9.2. Data harvesting: extracting metadata from the web#

How does UnHIDE harvested data?

Data harvesting and mining for the knowledge graph is done by Harvester classes. For each interface a specific Harvester class should be implemented. All Harvester classes should inherit from existing Harvesters or the BaseHarvester, which currently specifies that:

  1. Each harvester needs a run method

  2. Can read from the config.yml

  3. Reads from a <harvesterclass>.last_run file the time the harvester was last run

Implemented harvester classes include:

Name (Cli)

Class Name

Interface

Comment

sitemap

SitemapHarvester

sitemaps

Selecting record links from the sitemap requires expression matching. Relies on the advertools lib.

oai

OAIHarvester

OAI-PMH

Relies on the oai lib. For the library providers, dublin core is converted to schema.org

git

GitHarvester

Git, Gitlab/Github API

Relies on codemetapy and codemeta-harvester as well as gitlab/github APIs.

datacite

DataciteHarvester

REST API & GraphQL endpoint

schema.org extracted through content negotiation.

feed

FeedHarvester

RSS & Atom Feeds

Relies on the atoma library, and also only works if on the landing pages schema.org metadata can be extracted. Can only get recent data, useful for event metadata.

indico

IndicoHarvester

Indico REST API

Directly extracts schema.org metadata through API, requires an access token

Json-ld metadata from landing pages of records is extracted via the extruct library, if it cannot be directly retrieved through some standardized interface.

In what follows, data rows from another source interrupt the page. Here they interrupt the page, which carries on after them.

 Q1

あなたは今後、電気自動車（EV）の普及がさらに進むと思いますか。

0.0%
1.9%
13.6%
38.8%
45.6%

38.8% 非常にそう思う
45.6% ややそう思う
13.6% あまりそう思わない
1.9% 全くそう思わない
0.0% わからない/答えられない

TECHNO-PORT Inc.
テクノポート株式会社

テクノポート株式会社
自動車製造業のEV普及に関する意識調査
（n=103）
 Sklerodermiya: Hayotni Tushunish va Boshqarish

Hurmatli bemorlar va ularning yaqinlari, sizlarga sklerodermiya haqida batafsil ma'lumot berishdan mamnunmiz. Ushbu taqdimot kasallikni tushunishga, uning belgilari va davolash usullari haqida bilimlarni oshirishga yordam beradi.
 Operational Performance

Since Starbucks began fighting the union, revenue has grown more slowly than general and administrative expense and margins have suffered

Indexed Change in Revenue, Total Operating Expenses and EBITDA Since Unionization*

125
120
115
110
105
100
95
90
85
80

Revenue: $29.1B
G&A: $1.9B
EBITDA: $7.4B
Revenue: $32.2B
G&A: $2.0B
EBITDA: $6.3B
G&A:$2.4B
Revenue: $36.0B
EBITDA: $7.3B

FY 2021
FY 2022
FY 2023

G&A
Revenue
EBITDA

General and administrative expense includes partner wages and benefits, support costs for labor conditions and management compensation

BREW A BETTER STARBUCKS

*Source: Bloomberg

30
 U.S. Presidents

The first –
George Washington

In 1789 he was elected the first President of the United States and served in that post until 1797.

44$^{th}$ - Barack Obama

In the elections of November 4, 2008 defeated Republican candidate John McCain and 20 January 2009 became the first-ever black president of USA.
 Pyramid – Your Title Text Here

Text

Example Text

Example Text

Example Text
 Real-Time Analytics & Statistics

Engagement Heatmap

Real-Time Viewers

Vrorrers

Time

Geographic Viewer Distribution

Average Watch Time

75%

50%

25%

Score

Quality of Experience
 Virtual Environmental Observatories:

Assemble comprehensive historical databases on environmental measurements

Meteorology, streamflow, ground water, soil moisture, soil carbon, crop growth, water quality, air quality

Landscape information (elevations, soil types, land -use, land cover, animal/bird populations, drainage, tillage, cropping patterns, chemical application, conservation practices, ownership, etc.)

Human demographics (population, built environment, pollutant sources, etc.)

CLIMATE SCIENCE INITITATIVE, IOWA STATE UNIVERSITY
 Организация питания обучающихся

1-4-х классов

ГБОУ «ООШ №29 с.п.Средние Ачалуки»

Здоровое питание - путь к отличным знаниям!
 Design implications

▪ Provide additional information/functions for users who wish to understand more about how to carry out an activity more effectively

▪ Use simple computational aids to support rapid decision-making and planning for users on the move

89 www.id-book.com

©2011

All harvesters are exposed on the hmc-unhide commandline interface. They store the extracted metadata per default in the internal data model LinkedDataObject. Which has a serialization with some provenance information, original source data and uplifted data and provides method for validation.

In a single central yaml configuration file called config.yml, specifies for each harvester class the sources to harvest and harvester or source specific configuration.